Search code examples
bashshellmergesort

Merge sort recursive algorithm in Bash cannot exit and return value


I'm implementing a merge sort algorithm in bash, but looks like it loops forever and gives error on m1 and m2 subarrays. It's a bit hard to stop loop in conditions since I have to use echo and not return. Anyone have any idea why this happens?

MergeSort (){
  
  local a=("$@")

  if [ ${#a[@]} -eq 1 ]
  then
    echo ${a[@]}
  elif [ ${#a[@]} -eq 2 ]
  then
    if [ ${a[0]} -gt ${a[1]} ]
    then
      local t=(${a[0]} ${a[1]})
      echo ${t[@]}
    else
      echo ${a[@]}
    fi
  else

    local p=($(( ${#a[@]} / 2 )))
    local m1=$(MergeSort "${a[@]::p}")
    local m2=$(MergeSort "${a[@]:p}")
    local ret=()

    while true
    do
      if [ "${#m1[@]}" > 0 ] && [ "${#m2[@]}" > 0 ]
      then
        if [ ${m1[0]} <= ${m2[0]} ]
        then
          ret+=(${m1[0]})
          m1=${m1[@]:1}
        else
          ret+=(${m2[0]})
          m2=${m2[@]:1}
        fi
      elif [ ${#m1[@]} > 0 ]
      then
        ret+=(${ret[@]} ${m1[@]})
        unset m1
      elif [ ${#m2[@]} > 0 ]
      then
        ret+=(${ret[@]} ${m2[@]})
        unset m2
      else
        break
      fi
    done
  fi

  echo ${ret[@]}
}

a=(6 5 6 4 2)
b=$(MergeSort "${a[@]}")
echo ${b[@]}

Solution

  • There are multiple issues in your shell script:

    • you should use -gt instead of > for numeric comparisons on array lengths
    • <= is not a supported string comparison operator. You should use < and quote it as '<', or better use '>' and transpose actions to preserve sort stability.
    • there is no need for local t, and your code does not swap the arguments. Just use echo ${a[1]} ${a[0]}
    • you must parse the result of recursive calls to MergeSort as arrays: local m1=($(MergeSort "${a[@]::p}"))
    • when popping initial elements from m1 and m2, you must reparse as arrays: m1=(${m1[@]:1})
    • instead of ret+=(${ret[@]} ${m1[@]}) you should just append the elements with ret+=(${m1[@]}) and instead of unset m1, you should break from the loop. As a matter of fact, if either array is empty you should just append the remaining elements from both arrays and break.
    • furthermore, the while true loop should be simplified as a while [ ${#m1[@]} -gt 0 ] && [ ${#m2[@]} -gt 0 ] loop followed by the tail handling.
    • the final echo ${ret[@]} should be moved inside the else branch of the last if
    • to handle embedded spaces, you should stringize all expansions but as the resulting array is expanded with echo embedded spaces that appear in the output are indistinguishable from word breaks. There is no easy workaround for this limitation.

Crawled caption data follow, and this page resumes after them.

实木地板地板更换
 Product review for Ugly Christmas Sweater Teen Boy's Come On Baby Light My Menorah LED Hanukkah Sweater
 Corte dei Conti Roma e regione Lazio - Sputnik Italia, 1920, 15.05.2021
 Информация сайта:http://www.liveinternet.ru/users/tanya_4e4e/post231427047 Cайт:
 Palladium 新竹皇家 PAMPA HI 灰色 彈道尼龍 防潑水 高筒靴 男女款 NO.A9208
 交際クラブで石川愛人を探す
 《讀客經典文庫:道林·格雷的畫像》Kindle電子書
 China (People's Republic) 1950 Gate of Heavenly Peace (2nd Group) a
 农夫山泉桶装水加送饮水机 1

    Here is a modified version:

    #!/bin/bash
    
    MergeSort (){
    
      local a=("$@")
    
      if [ ${#a[@]} -eq 1 ]; then
        echo "${a[@]}"
      elif [ ${#a[@]} -eq 2 ]; then
        if [ "${a[0]}" '>' "${a[1]}" ]; then
          echo "${a[1]}" "${a[0]}"
        else
          echo "${a[@]}"
        fi
      else
    
        local p=($(( ${#a[@]} / 2 )))
        local m1=($(MergeSort "${a[@]::p}"))
        local m2=($(MergeSort "${a[@]:p}"))
        local ret=()
    
        while [ ${#m1[@]} -gt 0 ] && [ ${#m2[@]} -gt 0 ]; do
          if [ "${m1[0]}" '>' "${m2[0]}" ]; then
            ret+=("${m2[0]}")
            m2=("${m2[@]:1}")
          else
            ret+=("${m1[0]}")
            m1=("${m1[@]:1}")
          fi
        done
        echo "${ret[@]}" "${m1[@]}" "${m2[@]}"
      fi
    }
    
    a=(6 5 6 4 2 a c b c aa 00 0 000)
    b=($(MergeSort "${a[@]}"))
    echo "${b[@]}"
    

    Output: 0 00 000 2 4 5 6 6 a aa b c c